The day after graduating, Gaynor joined the Fulton firm, where he focused on litigation and corporate law. In 1997 Gaynor and Emily Bass formed Gaynor & Bass and then conducted a general legal practice, emphasizing litigation, and represented corporations, individuals and a New York City labor union. Notably, Gaynor & Bass prevailed in the Second Circuit in a seminal copyright infringement case, Tasini v. New York Times, against newspaper and magazine publishers and Lexis-Nexis. The U.S. Supreme Court affirmed, 7 to 2, holding that the copyrights of freelance writers had been infringed when their work was put online without permission or compensation.

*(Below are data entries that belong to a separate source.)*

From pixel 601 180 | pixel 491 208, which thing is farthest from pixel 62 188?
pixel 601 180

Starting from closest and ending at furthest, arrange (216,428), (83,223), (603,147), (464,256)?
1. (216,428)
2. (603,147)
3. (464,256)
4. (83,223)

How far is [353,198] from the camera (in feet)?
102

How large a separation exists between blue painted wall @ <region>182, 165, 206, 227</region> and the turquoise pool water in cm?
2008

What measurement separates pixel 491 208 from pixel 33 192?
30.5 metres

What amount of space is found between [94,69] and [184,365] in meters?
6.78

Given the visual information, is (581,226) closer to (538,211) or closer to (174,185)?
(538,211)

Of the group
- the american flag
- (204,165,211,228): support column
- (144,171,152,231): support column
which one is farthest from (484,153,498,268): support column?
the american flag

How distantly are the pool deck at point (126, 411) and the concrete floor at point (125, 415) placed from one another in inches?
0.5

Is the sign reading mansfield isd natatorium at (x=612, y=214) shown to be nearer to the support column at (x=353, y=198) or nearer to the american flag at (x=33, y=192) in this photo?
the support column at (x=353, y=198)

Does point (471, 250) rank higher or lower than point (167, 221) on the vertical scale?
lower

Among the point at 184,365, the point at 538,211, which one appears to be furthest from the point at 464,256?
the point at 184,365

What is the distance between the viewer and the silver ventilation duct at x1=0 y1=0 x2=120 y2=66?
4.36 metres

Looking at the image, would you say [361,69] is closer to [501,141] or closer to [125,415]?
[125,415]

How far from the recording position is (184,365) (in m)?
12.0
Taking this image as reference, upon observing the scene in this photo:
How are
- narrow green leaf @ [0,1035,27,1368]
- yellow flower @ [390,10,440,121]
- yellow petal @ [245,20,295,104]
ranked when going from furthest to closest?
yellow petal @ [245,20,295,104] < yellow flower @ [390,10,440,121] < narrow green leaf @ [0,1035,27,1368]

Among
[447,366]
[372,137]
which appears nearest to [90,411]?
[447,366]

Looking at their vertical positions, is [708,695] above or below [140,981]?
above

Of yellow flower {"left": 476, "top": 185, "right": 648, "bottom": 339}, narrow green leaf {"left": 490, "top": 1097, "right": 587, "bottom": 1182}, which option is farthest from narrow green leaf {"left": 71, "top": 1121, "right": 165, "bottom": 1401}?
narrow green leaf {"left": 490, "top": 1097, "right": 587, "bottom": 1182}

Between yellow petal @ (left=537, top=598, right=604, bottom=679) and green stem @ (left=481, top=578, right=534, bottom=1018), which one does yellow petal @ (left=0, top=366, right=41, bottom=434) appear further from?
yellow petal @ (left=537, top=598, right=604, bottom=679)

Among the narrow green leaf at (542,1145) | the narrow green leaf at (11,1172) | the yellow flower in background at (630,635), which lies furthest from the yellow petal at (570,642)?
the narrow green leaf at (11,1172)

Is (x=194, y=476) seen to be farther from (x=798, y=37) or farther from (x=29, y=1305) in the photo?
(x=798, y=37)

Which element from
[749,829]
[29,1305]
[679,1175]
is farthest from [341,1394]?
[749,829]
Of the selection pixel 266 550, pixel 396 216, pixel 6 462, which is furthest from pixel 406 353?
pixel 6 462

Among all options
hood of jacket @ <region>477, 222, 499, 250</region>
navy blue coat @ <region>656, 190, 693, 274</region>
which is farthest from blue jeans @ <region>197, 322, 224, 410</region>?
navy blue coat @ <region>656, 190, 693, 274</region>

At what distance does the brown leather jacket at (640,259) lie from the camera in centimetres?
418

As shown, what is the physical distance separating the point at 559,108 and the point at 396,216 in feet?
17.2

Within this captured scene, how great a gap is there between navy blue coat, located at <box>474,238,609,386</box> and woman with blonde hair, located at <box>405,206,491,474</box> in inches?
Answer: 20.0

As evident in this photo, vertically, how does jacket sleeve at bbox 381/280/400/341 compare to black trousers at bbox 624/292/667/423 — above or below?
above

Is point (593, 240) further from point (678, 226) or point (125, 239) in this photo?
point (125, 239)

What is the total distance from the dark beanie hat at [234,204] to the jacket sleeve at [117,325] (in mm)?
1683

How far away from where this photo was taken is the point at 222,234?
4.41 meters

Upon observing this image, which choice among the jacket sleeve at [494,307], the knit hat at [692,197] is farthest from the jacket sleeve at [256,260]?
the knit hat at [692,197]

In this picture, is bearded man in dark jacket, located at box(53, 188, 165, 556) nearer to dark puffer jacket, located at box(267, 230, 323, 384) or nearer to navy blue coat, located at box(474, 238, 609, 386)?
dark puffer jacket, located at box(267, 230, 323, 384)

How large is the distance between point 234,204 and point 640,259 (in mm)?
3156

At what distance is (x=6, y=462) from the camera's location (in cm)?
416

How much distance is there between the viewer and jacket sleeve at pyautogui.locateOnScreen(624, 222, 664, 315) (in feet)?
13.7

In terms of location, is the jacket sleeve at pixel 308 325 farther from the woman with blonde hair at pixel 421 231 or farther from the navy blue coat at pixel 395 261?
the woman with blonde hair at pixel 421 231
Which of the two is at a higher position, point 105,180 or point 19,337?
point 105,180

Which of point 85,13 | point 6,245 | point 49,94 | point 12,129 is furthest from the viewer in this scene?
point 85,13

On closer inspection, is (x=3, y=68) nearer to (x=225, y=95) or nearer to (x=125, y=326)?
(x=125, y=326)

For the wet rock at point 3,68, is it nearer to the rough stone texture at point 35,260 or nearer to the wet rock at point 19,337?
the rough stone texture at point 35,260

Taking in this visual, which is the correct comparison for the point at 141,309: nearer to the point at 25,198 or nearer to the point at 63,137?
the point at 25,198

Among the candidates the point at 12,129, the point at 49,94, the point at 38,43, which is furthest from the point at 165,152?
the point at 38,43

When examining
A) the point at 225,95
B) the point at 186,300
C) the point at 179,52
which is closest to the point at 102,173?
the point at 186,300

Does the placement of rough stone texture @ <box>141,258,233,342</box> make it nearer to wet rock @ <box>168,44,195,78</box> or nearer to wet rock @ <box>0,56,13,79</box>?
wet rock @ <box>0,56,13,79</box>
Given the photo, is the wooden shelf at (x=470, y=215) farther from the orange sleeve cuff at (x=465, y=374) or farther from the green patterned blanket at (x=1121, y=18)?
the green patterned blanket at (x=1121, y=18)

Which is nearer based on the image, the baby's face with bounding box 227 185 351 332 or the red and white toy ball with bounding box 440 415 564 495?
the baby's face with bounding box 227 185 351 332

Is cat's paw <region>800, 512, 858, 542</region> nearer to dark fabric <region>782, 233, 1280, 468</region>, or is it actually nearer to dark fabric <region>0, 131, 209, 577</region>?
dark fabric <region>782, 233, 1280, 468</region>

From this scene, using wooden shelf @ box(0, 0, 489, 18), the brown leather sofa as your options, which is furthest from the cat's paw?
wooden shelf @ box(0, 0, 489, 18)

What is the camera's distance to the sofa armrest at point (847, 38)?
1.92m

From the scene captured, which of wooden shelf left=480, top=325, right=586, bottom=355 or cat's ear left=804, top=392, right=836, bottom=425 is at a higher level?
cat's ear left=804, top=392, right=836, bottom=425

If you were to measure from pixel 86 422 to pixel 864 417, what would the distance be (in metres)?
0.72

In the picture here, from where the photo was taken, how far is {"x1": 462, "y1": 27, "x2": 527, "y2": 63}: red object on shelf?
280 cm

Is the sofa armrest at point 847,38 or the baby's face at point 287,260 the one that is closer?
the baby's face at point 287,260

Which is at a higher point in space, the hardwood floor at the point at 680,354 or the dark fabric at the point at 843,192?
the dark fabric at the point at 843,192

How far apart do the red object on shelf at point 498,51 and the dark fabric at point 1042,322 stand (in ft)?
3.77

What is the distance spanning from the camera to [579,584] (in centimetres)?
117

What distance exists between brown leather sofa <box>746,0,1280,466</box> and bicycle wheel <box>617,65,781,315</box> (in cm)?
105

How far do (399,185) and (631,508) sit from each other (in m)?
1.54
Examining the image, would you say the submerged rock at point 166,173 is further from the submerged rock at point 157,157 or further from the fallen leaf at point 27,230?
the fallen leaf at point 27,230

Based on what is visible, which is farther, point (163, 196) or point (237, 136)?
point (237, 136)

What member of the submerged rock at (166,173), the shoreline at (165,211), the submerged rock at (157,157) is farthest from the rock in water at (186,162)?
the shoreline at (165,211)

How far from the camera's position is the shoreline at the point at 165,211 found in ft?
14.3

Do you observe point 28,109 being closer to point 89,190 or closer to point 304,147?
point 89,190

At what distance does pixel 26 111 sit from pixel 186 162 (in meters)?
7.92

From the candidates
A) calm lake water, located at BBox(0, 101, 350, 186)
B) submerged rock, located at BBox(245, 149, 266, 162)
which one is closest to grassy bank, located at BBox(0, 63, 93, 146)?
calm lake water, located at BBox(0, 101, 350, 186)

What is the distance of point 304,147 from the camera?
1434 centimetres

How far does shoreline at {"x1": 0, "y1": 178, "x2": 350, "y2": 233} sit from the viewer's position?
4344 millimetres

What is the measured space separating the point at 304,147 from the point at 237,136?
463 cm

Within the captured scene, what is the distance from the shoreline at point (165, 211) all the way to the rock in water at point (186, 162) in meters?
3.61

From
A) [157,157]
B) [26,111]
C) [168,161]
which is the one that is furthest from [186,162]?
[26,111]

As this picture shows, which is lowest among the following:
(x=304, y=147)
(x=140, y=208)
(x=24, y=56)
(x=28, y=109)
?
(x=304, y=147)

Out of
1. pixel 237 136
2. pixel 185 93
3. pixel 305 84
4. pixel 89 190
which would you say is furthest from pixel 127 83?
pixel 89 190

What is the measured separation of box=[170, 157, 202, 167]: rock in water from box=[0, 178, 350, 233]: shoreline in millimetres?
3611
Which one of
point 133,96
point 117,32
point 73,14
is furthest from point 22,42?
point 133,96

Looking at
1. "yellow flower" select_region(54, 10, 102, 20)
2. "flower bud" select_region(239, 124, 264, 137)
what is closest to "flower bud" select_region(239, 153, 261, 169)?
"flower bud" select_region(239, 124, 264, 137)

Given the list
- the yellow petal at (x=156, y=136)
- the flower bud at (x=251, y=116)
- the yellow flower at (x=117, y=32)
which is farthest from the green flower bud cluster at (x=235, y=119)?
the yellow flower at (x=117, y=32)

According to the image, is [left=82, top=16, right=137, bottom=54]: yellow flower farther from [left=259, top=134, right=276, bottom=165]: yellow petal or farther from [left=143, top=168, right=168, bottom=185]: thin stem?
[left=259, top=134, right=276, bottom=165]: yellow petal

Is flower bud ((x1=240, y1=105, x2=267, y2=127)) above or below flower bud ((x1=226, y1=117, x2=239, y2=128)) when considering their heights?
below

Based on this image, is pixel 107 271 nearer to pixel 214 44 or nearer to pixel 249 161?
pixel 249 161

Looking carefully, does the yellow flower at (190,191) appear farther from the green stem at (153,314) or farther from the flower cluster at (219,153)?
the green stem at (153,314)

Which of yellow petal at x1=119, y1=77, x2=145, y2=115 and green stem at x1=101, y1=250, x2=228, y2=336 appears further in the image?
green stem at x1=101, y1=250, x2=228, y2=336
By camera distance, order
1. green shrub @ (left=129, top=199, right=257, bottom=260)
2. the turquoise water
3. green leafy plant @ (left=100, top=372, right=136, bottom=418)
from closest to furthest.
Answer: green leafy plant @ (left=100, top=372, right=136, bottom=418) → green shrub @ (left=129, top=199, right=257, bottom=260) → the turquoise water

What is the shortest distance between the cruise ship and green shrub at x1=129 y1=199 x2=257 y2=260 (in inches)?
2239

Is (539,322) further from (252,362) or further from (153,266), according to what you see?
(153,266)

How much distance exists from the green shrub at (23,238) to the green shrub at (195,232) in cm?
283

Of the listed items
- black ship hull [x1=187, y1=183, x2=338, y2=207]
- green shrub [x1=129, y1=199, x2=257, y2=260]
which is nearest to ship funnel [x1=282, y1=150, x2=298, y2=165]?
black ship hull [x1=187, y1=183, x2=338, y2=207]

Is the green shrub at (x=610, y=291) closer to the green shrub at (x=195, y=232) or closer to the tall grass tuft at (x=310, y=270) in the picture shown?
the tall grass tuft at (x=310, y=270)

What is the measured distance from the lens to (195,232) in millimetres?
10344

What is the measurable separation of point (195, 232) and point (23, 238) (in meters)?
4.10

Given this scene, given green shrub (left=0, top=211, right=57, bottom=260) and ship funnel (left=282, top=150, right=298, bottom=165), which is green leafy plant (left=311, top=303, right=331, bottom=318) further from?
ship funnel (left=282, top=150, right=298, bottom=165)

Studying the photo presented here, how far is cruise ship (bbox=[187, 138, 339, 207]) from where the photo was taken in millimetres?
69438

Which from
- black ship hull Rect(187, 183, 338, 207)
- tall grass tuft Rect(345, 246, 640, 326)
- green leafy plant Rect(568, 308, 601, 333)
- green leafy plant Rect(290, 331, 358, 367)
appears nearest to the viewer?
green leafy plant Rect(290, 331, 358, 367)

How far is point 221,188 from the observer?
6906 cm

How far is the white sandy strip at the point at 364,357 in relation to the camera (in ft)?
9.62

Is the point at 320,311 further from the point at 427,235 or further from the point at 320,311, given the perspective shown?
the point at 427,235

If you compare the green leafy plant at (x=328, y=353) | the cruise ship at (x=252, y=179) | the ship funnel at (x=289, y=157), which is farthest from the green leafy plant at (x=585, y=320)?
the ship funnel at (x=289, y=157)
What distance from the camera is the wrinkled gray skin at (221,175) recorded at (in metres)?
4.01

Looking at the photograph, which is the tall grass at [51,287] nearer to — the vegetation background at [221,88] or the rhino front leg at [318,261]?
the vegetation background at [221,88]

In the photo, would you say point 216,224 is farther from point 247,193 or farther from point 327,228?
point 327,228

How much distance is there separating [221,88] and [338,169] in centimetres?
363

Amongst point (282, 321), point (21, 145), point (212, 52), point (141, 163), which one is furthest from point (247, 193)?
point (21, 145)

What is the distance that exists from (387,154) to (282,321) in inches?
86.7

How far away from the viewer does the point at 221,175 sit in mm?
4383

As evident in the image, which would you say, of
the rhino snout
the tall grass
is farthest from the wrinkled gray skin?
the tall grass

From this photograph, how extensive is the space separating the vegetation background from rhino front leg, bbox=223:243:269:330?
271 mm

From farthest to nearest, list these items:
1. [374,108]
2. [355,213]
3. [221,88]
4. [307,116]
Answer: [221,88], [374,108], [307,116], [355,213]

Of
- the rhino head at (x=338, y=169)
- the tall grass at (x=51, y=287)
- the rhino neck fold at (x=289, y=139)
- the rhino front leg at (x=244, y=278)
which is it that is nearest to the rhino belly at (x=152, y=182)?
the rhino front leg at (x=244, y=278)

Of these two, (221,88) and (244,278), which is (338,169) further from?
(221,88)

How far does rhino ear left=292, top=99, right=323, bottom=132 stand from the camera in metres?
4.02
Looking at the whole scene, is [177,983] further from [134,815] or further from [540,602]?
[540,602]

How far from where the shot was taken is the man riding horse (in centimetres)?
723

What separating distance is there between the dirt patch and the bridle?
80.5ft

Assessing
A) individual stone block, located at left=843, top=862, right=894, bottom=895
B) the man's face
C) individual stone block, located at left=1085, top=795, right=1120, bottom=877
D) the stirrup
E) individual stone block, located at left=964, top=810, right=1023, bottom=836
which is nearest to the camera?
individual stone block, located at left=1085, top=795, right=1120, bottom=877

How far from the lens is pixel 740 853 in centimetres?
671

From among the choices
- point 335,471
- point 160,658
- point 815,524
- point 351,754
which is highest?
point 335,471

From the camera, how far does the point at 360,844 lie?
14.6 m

Gaynor currently contributes regularly to www.MichNews.com, www.RenewAmerica.com, www.WebCommentary.com, www.PostChronicle.com and www.therealitycheck.org and has contributed to many other websites. He has written extensively on political and religious issues, notably the Terry Schiavo case, the Duke "no rape" case, ACORN and canon law, and appeared as a guest on television and radio. He was acknowledged in Until Proven Innocent, by Stuart Taylor and KC Johnson, and Culture of Corruption, by Michelle Malkin. He appeared on "Your World With Cavuto" to promote an eBay boycott that he initiated and "The World Over With Raymond Arroyo" (EWTN) to discuss the legal implications of the Schiavo case. On October 22, 2008, Gaynor was the first to report that The New York Times had killed an Obama/ACORN expose on which a Times reporter had been working with ACORN whistleblower Anita MonCrief.